--- Ziel der Aufgabe ---
Gib die Zeilen der Auflistung ab der Zeile mit „How far away from“ bis einschließlich der Zeile mit „3129 millimetres“ erneut wieder und ersetze dabei „viewer“ durch „camera“, ohne sonst etwas zu verändern.

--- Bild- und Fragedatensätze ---
+---+

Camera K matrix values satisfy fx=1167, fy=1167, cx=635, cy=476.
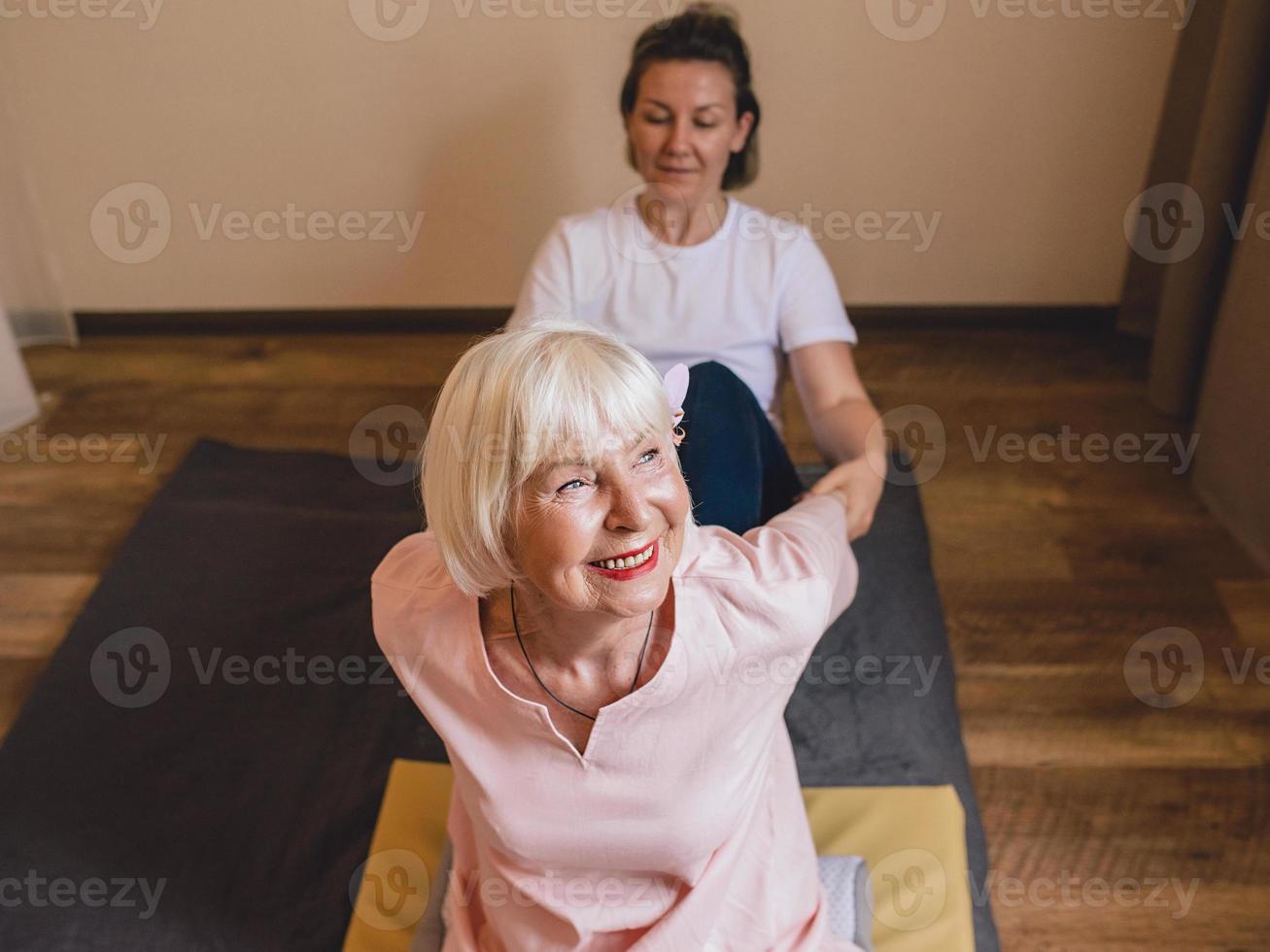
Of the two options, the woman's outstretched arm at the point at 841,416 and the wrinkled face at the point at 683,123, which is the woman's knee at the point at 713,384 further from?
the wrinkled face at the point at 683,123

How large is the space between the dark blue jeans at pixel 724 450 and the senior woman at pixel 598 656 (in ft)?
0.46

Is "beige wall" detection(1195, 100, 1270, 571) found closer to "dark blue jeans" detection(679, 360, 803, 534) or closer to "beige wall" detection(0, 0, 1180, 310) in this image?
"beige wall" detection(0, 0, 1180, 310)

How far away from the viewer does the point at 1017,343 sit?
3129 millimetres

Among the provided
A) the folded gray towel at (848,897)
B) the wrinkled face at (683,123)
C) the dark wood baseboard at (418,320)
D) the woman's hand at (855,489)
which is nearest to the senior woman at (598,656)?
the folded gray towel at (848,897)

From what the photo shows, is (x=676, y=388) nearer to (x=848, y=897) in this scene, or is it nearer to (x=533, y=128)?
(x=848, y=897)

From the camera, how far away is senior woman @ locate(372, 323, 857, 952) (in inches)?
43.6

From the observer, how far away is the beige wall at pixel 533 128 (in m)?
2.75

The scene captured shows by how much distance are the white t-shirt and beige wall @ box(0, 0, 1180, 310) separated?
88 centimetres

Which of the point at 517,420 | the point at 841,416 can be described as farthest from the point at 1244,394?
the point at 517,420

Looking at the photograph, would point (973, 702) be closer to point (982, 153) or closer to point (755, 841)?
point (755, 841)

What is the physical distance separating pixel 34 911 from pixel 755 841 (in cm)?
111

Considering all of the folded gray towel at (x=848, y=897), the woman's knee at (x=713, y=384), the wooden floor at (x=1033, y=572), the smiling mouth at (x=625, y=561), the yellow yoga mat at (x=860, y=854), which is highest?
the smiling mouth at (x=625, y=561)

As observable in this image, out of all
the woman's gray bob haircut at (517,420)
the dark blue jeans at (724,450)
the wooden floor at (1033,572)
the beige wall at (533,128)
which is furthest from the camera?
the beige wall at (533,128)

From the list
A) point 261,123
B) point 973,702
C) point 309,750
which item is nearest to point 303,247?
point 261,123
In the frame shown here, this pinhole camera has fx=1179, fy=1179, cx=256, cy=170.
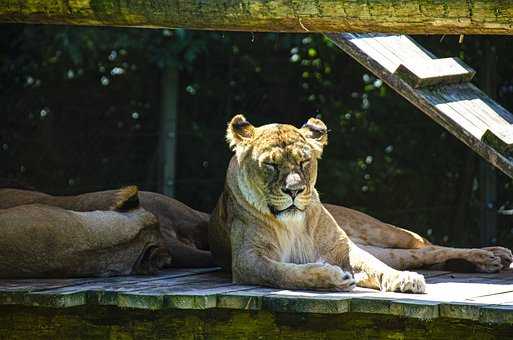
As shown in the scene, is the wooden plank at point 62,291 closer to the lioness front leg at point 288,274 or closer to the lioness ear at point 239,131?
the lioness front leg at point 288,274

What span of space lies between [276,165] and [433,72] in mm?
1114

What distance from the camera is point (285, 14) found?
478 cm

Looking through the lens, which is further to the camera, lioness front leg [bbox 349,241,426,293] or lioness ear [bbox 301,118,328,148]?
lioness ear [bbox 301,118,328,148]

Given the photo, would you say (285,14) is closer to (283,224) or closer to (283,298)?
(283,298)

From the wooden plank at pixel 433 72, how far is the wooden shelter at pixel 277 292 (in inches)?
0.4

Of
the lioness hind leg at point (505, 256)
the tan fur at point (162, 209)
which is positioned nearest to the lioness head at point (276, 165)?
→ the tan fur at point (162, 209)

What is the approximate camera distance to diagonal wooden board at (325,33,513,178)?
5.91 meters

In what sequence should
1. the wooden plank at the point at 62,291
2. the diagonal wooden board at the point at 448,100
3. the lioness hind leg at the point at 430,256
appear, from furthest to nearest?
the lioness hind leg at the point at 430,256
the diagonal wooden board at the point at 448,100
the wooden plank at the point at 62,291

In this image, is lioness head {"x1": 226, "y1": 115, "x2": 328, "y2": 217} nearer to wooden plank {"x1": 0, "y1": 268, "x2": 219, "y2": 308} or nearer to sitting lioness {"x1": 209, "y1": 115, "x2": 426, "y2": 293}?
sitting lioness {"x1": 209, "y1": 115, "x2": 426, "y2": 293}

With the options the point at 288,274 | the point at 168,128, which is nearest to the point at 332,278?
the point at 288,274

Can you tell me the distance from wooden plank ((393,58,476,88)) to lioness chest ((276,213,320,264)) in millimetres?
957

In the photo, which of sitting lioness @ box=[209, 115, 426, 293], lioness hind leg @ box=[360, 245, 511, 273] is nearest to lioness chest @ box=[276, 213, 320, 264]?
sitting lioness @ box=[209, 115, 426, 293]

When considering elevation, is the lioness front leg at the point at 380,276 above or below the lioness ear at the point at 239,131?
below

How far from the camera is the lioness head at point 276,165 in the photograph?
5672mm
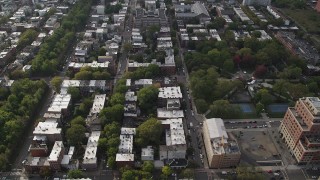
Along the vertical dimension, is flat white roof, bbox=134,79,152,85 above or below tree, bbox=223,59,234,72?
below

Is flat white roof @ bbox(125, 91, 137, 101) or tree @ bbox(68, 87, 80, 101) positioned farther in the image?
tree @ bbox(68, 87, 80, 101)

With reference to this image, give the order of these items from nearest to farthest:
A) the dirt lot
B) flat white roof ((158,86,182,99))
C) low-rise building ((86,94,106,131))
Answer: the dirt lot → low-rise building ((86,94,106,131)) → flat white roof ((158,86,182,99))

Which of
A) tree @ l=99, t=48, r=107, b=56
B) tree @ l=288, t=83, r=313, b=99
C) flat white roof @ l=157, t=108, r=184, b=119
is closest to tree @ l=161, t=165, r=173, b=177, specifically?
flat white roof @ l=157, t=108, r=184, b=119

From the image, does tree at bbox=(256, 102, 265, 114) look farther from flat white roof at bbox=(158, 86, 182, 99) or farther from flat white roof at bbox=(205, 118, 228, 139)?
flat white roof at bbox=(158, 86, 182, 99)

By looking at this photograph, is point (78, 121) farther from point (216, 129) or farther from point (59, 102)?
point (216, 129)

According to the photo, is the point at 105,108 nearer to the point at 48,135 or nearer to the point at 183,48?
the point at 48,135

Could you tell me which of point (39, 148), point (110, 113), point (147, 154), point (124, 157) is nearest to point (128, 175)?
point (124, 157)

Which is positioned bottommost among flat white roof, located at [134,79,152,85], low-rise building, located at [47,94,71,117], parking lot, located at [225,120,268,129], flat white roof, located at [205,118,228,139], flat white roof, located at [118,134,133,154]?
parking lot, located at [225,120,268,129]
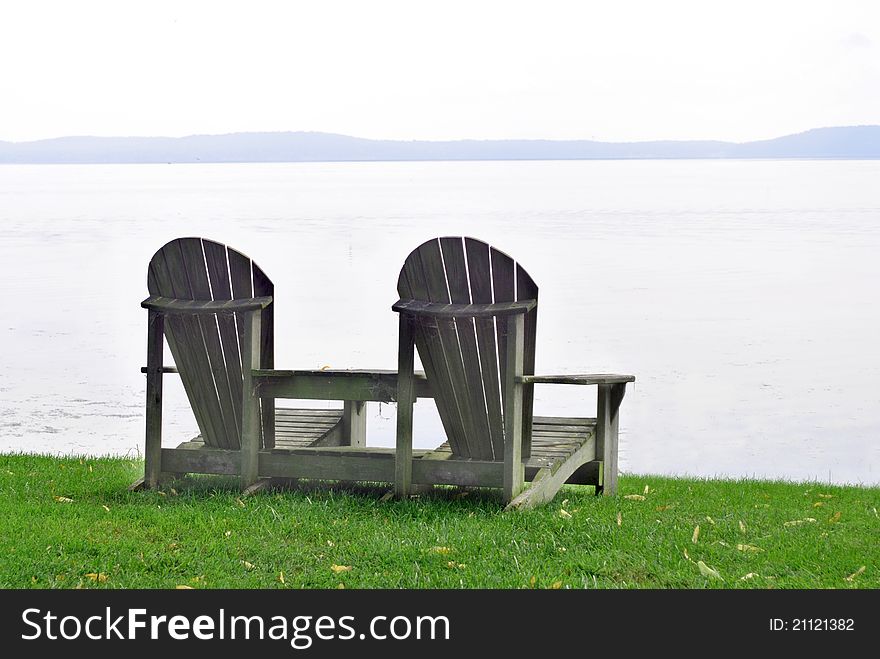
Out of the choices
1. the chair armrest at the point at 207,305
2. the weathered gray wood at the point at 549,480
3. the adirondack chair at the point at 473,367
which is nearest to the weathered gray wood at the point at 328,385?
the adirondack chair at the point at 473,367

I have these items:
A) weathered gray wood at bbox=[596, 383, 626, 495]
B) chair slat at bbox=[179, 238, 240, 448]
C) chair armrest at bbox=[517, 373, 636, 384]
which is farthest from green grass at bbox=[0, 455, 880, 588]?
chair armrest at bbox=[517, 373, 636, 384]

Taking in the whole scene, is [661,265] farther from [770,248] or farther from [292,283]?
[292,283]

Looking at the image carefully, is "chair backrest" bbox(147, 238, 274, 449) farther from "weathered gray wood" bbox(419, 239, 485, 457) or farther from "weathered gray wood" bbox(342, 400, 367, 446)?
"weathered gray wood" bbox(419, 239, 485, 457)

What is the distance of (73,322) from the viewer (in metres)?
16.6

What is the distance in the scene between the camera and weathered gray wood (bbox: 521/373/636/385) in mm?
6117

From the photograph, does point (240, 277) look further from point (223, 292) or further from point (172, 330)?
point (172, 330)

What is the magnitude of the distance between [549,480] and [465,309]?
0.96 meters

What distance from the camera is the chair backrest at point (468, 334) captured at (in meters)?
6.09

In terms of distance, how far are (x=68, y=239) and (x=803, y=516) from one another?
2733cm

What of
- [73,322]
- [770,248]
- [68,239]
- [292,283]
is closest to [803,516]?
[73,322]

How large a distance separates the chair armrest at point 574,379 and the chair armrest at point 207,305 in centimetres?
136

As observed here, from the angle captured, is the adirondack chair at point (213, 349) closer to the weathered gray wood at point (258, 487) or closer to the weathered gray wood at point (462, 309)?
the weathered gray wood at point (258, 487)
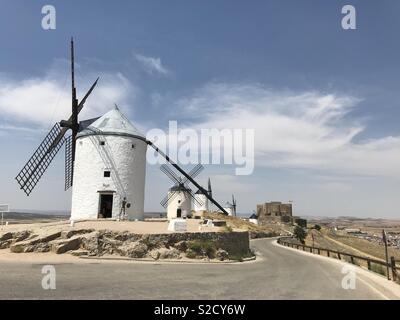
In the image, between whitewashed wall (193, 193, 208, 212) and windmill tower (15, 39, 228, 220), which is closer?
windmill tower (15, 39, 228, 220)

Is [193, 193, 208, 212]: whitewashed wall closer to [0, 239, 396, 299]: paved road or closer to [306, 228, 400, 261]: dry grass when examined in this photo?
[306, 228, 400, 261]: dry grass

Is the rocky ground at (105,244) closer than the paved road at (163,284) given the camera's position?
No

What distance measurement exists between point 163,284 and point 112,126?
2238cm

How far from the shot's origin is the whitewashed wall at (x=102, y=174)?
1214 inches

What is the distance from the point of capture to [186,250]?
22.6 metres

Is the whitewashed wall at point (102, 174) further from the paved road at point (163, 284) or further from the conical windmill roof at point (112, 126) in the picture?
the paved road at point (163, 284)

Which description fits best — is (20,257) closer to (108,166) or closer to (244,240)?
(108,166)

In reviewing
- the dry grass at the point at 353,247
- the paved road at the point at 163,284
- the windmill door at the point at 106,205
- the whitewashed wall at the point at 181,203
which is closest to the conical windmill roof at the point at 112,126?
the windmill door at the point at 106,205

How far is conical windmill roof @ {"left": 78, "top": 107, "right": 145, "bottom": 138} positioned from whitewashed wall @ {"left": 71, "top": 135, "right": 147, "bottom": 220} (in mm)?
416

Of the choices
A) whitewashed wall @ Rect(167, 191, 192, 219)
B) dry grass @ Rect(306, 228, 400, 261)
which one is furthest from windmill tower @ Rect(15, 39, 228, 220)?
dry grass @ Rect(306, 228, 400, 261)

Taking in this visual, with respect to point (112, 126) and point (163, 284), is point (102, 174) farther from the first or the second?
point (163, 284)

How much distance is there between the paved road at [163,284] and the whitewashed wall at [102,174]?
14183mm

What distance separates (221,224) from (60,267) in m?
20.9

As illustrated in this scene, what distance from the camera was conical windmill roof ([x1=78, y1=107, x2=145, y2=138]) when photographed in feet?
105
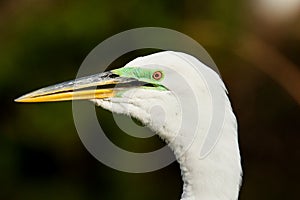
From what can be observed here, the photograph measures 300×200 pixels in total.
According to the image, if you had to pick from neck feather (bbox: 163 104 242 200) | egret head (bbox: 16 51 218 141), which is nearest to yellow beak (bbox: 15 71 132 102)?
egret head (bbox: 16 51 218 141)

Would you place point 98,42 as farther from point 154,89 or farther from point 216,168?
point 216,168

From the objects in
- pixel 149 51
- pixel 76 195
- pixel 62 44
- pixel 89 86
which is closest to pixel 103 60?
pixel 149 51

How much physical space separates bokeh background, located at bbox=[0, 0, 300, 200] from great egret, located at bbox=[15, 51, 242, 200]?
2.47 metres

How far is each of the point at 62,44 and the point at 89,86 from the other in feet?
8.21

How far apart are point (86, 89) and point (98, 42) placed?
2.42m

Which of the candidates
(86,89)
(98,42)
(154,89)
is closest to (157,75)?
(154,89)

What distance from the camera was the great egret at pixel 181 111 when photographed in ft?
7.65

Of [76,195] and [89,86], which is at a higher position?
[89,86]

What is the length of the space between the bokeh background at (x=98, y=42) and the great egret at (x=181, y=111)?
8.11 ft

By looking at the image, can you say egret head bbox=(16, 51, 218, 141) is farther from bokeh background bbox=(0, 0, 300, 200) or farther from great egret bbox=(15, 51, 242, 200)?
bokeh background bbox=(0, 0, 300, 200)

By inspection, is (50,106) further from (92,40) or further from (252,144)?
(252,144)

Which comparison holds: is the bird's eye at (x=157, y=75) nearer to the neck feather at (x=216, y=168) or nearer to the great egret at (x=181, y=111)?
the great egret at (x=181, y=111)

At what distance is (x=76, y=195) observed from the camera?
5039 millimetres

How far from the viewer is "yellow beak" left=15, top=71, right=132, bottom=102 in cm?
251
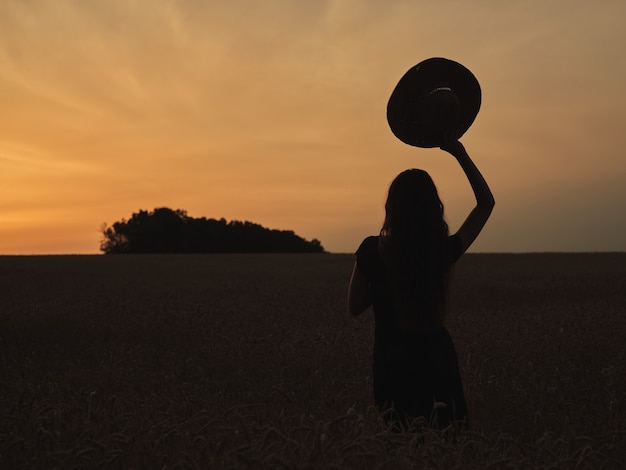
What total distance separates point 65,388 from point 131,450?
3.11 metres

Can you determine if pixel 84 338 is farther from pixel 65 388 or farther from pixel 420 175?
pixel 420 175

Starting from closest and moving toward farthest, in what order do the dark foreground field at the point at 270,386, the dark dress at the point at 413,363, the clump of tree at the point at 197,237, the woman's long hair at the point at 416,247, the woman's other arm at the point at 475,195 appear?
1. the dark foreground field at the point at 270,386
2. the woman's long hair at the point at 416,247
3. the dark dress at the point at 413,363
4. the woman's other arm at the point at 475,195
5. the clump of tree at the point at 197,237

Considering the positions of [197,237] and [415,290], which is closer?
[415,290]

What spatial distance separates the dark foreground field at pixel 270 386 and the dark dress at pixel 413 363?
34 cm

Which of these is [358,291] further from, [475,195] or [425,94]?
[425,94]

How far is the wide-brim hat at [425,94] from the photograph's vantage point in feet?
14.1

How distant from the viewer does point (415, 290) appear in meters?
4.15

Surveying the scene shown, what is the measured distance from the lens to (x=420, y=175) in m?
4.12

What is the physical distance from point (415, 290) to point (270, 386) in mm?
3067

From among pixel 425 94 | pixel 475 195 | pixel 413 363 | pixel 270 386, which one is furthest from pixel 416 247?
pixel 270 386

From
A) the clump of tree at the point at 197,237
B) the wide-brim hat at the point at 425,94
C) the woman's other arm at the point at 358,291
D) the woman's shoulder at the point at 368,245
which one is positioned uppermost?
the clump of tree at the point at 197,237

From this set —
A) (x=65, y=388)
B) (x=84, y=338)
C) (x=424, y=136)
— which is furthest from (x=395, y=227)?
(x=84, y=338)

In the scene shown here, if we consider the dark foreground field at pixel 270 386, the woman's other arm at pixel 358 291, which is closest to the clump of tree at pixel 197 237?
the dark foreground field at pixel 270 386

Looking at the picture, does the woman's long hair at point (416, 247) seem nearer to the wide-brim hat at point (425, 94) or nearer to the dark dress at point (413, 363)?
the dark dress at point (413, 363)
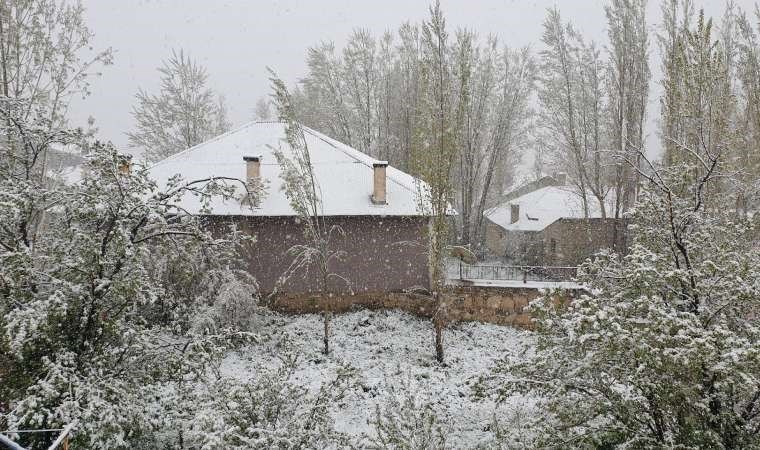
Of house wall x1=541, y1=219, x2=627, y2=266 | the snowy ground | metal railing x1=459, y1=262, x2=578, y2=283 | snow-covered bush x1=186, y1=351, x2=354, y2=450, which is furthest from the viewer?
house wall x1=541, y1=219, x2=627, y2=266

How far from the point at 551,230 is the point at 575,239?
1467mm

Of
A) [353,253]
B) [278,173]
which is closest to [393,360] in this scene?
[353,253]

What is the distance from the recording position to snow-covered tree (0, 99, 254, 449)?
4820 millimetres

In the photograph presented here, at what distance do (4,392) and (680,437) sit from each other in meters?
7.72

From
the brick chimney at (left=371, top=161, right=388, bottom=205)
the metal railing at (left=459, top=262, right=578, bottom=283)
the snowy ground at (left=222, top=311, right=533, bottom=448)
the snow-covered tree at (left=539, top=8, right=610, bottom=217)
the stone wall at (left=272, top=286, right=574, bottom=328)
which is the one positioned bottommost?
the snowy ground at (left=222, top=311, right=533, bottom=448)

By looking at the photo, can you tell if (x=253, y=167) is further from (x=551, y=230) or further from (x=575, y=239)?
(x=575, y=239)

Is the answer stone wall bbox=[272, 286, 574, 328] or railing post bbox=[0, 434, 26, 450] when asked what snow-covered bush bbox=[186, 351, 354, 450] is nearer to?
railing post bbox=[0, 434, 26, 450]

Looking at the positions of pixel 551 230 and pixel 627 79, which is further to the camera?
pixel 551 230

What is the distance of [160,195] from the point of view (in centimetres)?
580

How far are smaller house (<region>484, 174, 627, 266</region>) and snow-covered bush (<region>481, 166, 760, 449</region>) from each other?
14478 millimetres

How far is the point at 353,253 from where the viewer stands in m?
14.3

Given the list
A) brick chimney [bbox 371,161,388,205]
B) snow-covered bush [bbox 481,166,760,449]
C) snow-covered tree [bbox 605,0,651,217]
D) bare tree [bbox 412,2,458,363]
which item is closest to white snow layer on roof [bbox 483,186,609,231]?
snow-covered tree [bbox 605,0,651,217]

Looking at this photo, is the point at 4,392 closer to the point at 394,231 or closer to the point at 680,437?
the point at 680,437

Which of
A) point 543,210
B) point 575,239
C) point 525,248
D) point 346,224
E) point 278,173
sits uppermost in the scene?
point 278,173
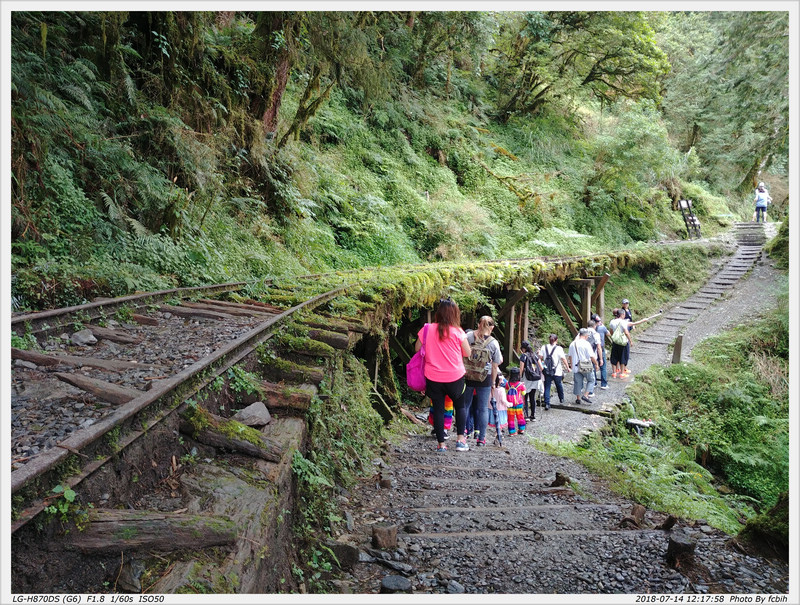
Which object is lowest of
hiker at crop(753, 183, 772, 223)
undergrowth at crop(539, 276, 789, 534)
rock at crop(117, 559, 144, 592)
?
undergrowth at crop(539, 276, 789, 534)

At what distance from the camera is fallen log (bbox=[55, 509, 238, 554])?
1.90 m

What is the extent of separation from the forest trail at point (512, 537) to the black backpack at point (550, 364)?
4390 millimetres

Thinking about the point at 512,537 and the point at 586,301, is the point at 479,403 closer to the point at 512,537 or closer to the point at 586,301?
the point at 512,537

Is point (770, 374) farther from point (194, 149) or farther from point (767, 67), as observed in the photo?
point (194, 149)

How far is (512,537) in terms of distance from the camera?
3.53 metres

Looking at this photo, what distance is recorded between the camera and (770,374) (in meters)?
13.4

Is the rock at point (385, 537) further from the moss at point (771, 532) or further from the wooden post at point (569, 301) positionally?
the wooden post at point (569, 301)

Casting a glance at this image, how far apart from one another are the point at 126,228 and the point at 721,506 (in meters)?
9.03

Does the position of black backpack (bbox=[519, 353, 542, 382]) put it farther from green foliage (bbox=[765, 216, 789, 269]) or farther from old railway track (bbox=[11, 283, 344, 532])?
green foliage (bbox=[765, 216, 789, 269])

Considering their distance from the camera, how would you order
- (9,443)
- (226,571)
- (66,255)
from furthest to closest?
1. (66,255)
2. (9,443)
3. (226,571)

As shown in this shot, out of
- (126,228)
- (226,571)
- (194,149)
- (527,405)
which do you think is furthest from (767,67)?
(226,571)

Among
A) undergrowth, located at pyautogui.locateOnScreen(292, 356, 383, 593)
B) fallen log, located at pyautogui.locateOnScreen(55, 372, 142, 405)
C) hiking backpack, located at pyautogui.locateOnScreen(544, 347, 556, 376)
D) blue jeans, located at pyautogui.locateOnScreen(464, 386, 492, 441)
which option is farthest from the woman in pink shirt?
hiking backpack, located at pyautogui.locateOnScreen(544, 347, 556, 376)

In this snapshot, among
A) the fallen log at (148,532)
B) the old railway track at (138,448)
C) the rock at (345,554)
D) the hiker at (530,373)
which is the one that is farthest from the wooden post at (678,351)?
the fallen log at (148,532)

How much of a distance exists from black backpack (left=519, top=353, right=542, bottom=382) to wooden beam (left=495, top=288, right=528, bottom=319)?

+---+

--- Vollständige Ausgabe ---
How far away from the camera does the point at 1017,343 sit?
3129 millimetres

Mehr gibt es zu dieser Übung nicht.